The Order has also brought about confusion. First, the Order left the future uncertain as to what may happen with these most recent regulations and the many other regulations that have helped shape the healthcare industry. While regulations have costs associated with them, regulated entities have already invested in compliance, and will now have to pay close attention as requirements may shift in this upcoming year. Second, it is unclear how the Order may affect any Medicare and other health care payment system regulations, including MACRA, which may involve costs to implement, but are ultimately designed to streamline CMS payment systems. Finally, the Order is vague and may turn out to have no effect on the healthcare industry at all. The executive Order allows the Office of Management and Budget (“OMB”) director the flexibility to interpret and carry out the Order, which could mean the Order will change nothing at all with regard to healthcare regulation.

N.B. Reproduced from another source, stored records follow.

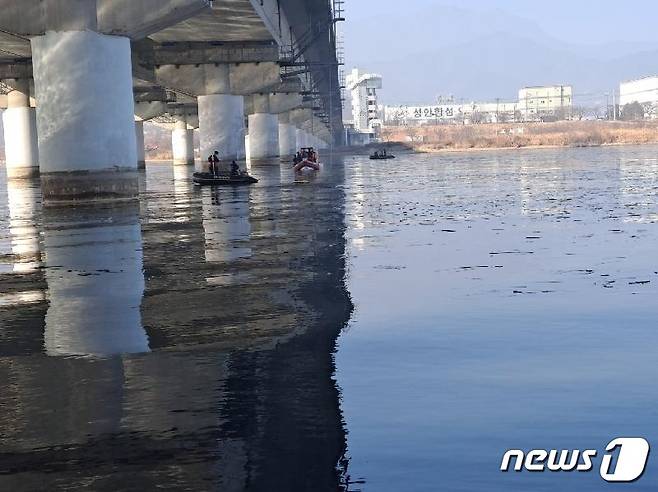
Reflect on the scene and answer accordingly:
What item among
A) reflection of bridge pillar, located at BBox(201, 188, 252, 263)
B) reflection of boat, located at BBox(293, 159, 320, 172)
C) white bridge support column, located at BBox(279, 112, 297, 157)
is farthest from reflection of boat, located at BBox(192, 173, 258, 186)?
white bridge support column, located at BBox(279, 112, 297, 157)

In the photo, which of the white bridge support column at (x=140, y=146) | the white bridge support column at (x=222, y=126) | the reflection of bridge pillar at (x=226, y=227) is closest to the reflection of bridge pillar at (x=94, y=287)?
the reflection of bridge pillar at (x=226, y=227)

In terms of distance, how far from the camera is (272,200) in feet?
134

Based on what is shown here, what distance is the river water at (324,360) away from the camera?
6898 mm

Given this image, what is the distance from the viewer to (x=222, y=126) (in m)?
72.6

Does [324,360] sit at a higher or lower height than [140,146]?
lower

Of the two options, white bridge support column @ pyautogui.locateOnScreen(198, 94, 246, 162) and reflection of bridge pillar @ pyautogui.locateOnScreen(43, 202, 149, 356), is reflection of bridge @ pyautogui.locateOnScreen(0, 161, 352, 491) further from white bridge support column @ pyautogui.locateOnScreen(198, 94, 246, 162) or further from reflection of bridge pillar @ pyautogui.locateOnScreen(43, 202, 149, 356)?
white bridge support column @ pyautogui.locateOnScreen(198, 94, 246, 162)

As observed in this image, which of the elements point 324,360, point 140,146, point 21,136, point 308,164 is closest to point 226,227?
point 324,360

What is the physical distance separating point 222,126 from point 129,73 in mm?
34457

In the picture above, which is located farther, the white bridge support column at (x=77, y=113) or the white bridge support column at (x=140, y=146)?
the white bridge support column at (x=140, y=146)

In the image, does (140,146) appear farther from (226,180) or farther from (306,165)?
(226,180)

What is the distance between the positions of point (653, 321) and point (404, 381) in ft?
12.9

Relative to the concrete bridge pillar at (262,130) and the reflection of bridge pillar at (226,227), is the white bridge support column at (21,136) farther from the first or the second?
the reflection of bridge pillar at (226,227)

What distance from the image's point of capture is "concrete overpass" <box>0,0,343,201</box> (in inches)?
1415

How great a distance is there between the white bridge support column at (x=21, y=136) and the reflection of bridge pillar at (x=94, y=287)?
6000cm
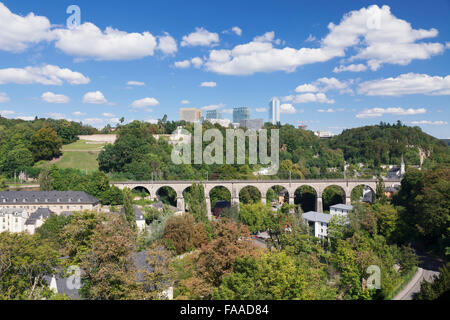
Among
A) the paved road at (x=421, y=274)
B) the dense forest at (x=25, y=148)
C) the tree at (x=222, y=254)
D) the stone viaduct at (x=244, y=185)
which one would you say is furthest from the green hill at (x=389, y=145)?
the tree at (x=222, y=254)

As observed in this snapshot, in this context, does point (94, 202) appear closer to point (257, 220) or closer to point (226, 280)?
point (257, 220)

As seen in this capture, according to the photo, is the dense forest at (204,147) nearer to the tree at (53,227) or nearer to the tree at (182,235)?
the tree at (53,227)

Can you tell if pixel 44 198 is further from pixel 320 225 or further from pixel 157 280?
pixel 320 225

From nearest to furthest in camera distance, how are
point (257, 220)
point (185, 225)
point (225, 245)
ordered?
point (225, 245), point (185, 225), point (257, 220)

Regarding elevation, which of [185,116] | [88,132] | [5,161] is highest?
[185,116]

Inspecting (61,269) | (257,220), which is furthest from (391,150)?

A few days following the Executive Order, a Memorandum offering interim guidance on the Order was released. This clarifies that the Order applies only to “significant regulatory actions” as defined in Section 3(f) of a separate Executive Order. In addition, it only applies to those regulations released between January 20th and September 30th of 2017. Federal spending rules that cause income transfers from taxpayers to program beneficiaries, for example Medicare spending, are not covered by this Order. It appears, then, that the Centers for Medicare and Medicaid Services (“CMS”) may not need to adhere to the “one in, two out” framework when promulgated annual rulemakings for Medicare payment for hospital inpatient, hospital outpatient, and physician and other Medicare Part B services.
In addition, the Memorandum stated that agency guidance or interpretive documents that are not formal rulemakings may or may not be covered by the Order; OMB will address these guidance documents on a case by case basis. Purely deregulatory actions that confer only savings will not trigger the Order, but if there are costs associated with the rulemaking the agency will need to offset those costs.
The “one in, two out” idea is simple and attractive, from a regulatory burden perspective. However, the healthcare industry and its regulation involve complex systems with numerous stakeholders, and a variety of perspectives from which one could view the cost burden of regulations. How the Order will be implemented and the magnitude of its impact on health care regulation is at this point unpredictable, and ultimately will be in the discretion of the Executive Office of the President.